Trust me, this was not possible in 1973. Not even close. In 1973, that was a sausage. More to the point, do you realize what Dee had to do, back in the day, to check on the Scudetto? Either I had to call my dad’s brother in Salzburg (Horst knew everything about European football), or Dee had to hump it up to Long Beach and buy a London Times at this special ex-pat newsstand on Alamitos.

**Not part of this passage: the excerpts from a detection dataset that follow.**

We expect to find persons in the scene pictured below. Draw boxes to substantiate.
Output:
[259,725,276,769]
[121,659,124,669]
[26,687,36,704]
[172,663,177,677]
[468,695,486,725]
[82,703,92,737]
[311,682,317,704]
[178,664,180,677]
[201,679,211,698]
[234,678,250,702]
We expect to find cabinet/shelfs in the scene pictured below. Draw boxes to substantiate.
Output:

Forget television. Do you realize that during the 22 years of my former life, Dee never ever saw a match on TV? EVER. I’ll never forget the night some four years ago, fairly soon after my thaw, when I’m flipping through the gajillion channels at my buddy Proo’s pad. He grabs the remote and shows me to a station that broadcasts nothing but soccer. God praise Fox Soccer Channel! … I gotta tell ya, the adjustments to 21st century life have been many. But Dee likes it better this way.
Besides, uncle Horst is dead. Hell, my parents are dead, too, and I never got the chance to say goodbye. Most of my old friends are unrecognizable to me: married, married-and-divorced, parents, even grandparents. Some of them still follow the footy (like Proo, who zoinked majorly when I showed up at his place in La Jolla; he’s a BANKER, man! But we watched a Bundesliga match on his FSC and we zoinked at the kits. Well, I did. More on that later). But in every other way I’m basically unrecognizable to Proo, too. Dee’s a 58-year-old, ice-aged panel-head with a 22-year-old brain, a head of hair that’s going gray at a bitchin’ rate, and the palest, saggiest damned skin you ever saw (apparently, one’s natural elasticity and melanin count tend to suffer after three decades in the freezer. It’s true — I read it on the Net.).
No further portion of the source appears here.